Developing Secure REST API Using Spring Boot SSL Bundle Feature

Secure Sockets Layer (SSL) is a key component in securing communication between systems, especially in layered or service-oriented architectures.

In such environments, a typical Spring Boot service might expose a REST endpoint, which is then consumed by another Spring Boot service acting as a client. When a host service exposes a secure endpoint, it must ensure that only authorized services are allowed to connect.

There are several ways to secure REST endpoints, including certificate exchange, JWT tokens, and OAuth. In this article, we’ll focus on certificate-based API protection using a self-signed certificate.

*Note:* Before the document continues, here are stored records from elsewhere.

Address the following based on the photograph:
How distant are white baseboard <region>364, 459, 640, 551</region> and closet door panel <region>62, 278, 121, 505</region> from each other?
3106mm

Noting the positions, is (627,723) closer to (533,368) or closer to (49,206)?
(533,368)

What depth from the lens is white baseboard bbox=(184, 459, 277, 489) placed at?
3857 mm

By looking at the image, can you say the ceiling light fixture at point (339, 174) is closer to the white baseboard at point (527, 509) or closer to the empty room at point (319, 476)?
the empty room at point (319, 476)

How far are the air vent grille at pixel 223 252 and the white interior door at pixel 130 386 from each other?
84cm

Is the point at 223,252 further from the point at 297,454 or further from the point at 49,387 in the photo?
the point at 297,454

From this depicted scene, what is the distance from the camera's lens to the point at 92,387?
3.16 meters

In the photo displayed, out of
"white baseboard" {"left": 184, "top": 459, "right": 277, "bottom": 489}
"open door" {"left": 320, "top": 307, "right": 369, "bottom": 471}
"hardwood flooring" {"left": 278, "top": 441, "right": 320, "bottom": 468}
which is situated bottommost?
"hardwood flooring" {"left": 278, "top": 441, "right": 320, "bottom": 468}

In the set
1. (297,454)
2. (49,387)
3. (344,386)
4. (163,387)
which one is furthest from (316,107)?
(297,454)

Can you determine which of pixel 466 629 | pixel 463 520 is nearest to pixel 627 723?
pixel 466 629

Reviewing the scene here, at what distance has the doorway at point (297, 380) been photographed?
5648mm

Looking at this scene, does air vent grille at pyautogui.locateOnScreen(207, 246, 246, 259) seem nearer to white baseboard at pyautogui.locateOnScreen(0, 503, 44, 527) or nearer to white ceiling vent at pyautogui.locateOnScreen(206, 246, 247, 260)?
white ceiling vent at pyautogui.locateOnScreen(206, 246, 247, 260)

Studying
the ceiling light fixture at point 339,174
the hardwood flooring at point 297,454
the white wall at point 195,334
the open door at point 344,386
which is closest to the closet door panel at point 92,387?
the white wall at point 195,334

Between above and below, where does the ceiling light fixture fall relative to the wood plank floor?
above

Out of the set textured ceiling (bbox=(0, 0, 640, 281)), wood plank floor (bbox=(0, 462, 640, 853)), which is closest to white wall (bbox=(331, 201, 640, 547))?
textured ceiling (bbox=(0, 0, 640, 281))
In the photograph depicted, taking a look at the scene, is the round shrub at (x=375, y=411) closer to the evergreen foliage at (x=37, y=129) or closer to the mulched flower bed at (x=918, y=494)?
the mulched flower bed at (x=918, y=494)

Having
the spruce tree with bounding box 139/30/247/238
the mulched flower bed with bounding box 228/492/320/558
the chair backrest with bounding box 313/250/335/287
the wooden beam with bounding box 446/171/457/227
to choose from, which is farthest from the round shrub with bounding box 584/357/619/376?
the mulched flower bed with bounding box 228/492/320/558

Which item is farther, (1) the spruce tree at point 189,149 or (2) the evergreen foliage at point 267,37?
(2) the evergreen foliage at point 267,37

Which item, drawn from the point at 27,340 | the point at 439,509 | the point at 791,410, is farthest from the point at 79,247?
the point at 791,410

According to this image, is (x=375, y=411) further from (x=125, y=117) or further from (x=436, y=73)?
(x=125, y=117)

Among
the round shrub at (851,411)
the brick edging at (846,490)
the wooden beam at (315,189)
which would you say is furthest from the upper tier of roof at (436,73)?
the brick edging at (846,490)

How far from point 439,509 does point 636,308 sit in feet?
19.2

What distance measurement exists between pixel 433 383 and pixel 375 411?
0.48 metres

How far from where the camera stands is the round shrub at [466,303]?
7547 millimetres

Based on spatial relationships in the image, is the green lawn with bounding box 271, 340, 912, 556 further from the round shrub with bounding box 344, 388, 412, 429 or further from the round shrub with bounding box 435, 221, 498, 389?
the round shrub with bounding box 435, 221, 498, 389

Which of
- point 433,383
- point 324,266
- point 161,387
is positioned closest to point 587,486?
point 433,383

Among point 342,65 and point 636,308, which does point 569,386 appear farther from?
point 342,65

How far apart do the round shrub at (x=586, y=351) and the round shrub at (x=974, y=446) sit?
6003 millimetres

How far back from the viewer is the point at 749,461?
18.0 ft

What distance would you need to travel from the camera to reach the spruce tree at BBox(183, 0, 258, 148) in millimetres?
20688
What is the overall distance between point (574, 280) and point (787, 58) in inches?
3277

The diagram below illustrates the steps involved in establishing secure communication.

Hosting a Secure API in Spring Boot

To host a secure REST API using Spring Boot, the service needs to go through a few key steps. First, you must generate a certificate signing request (CSR) and have it signed by a trusted Certificate Authority (CA).

As part of this process, you'll typically receive three certificates:

• The host certificate
• An intermediate certificate
• A root certificate

These three certificates are then combined to form a certificate chain, which ensures the client can verify the entire trust path—from your service all the way to the root authority.

For this article, we won’t be getting a certificate signed by a trusted authority. Instead, we’ll create a self-signed certificate. Self-signed certificates are commonly used to host and test HTTPS APIs in non-production environments. For production, however, it's best practice to use certificates signed by a trusted Certificate Authority (CA).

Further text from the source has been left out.